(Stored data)
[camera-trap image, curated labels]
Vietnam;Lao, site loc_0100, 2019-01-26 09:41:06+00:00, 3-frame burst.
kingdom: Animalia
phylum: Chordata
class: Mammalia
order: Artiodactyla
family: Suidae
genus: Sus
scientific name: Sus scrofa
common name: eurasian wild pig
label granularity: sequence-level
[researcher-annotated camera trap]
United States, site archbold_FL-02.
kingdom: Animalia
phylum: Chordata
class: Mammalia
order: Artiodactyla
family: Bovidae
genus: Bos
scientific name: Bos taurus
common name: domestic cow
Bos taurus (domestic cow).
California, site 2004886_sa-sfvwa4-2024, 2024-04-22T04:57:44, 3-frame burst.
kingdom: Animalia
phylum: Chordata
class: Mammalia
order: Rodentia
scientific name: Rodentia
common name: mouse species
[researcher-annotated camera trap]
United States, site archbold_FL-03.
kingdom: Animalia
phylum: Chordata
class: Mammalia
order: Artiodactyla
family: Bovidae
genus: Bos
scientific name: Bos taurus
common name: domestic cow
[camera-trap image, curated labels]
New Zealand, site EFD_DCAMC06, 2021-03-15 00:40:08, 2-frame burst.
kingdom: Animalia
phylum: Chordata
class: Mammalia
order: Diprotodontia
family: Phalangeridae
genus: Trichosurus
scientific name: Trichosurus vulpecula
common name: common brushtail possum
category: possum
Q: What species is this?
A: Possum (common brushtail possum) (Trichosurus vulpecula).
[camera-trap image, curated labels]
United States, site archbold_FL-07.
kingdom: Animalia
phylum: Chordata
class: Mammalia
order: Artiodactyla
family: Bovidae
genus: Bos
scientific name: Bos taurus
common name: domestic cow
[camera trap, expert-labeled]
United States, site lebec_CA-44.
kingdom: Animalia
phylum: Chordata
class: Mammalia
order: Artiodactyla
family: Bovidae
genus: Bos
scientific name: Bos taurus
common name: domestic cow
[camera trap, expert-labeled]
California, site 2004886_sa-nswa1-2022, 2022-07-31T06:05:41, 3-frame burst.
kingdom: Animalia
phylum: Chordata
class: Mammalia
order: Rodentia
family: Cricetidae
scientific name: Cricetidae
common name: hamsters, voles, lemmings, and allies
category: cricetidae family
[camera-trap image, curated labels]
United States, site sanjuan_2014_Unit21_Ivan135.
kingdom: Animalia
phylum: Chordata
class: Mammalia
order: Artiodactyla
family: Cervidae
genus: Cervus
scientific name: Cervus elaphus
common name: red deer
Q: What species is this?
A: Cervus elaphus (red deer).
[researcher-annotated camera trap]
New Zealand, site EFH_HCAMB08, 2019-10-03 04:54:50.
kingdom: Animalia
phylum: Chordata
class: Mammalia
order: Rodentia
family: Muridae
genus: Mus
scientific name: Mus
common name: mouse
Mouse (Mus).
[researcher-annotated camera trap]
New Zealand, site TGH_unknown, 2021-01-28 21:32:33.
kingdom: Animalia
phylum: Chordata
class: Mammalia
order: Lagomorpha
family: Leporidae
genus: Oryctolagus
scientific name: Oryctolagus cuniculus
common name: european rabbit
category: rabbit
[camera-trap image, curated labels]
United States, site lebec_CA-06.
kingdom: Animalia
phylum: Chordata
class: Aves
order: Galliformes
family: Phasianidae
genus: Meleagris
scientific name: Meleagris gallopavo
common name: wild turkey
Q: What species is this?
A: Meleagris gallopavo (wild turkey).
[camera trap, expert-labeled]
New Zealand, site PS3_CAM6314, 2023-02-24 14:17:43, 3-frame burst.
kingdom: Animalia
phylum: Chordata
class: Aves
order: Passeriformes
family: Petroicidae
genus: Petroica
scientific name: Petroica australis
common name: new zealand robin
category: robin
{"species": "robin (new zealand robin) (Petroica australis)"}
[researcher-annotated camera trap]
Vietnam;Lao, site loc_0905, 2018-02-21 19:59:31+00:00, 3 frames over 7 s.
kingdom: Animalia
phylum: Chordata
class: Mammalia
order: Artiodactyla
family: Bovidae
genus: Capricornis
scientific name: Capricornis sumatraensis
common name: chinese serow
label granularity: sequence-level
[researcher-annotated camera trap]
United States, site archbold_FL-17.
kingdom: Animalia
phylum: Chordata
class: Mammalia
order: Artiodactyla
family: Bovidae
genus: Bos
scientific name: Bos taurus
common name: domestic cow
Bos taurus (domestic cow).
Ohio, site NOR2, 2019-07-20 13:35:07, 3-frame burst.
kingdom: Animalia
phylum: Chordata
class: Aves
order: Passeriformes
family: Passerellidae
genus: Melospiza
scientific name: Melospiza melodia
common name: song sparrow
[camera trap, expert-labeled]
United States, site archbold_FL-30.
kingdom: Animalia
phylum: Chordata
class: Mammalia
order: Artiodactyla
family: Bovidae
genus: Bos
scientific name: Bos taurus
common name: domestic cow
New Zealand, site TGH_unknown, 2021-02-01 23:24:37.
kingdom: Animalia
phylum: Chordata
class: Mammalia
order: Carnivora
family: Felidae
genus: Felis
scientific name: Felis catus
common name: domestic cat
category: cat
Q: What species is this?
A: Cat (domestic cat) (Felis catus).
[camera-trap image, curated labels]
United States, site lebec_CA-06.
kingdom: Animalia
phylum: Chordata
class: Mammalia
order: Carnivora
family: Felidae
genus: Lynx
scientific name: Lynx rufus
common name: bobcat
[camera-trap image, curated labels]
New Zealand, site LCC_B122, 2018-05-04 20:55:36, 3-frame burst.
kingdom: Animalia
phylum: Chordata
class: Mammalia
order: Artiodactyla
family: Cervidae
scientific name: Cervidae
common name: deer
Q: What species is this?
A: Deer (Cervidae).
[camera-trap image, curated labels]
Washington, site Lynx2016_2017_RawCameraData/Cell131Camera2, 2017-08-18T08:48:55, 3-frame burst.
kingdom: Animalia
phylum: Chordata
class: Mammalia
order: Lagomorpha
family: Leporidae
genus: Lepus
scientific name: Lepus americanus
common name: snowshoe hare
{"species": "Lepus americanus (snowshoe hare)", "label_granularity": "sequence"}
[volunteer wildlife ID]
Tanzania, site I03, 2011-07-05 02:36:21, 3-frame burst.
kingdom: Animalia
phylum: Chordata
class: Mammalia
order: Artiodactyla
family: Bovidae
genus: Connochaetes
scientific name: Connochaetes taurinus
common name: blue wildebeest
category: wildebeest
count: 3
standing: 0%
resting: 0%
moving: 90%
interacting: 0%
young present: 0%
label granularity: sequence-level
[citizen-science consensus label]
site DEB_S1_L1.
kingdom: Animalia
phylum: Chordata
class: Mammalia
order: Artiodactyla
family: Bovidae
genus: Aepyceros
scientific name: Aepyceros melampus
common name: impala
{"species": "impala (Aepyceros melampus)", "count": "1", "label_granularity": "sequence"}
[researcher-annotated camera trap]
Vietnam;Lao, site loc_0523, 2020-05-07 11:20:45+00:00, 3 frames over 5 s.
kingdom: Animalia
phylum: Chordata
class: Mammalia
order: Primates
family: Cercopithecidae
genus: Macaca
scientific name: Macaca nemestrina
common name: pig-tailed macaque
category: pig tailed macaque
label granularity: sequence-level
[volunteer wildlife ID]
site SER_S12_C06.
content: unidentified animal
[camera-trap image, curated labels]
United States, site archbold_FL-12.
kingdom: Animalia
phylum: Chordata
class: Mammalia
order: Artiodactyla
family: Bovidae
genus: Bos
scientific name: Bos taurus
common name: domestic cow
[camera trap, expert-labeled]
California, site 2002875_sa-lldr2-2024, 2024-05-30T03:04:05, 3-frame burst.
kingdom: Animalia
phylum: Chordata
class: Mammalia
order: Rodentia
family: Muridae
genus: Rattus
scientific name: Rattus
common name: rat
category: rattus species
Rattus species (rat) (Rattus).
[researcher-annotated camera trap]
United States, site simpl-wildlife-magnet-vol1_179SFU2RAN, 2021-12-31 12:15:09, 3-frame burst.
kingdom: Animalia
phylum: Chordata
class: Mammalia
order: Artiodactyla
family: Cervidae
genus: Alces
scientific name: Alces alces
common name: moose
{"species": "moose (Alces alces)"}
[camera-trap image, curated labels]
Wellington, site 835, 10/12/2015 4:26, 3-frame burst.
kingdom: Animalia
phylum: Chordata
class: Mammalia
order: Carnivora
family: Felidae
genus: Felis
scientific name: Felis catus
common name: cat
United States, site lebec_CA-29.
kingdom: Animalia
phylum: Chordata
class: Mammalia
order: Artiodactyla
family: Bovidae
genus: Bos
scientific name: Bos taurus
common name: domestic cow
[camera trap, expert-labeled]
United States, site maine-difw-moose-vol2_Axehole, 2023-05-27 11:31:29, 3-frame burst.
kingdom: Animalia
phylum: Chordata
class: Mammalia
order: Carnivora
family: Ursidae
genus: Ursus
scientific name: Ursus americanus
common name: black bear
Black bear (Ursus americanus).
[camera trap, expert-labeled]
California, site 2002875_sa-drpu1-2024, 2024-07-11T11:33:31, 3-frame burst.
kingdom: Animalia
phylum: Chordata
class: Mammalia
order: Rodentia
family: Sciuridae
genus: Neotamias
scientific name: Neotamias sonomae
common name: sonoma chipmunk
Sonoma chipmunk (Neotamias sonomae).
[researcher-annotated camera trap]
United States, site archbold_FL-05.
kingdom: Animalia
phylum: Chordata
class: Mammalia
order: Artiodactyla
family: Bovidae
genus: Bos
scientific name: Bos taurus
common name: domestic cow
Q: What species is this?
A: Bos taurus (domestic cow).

* INSTRUCTIONS TO FOLLOW *
Locate the lines above that contain "frames" and copy them.

* TASK OUTPUT *
Vietnam;Lao, site loc_0905, 2018-02-21 19:59:31+00:00, 3 frames over 7 s.
Vietnam;Lao, site loc_0523, 2020-05-07 11:20:45+00:00, 3 frames over 5 s.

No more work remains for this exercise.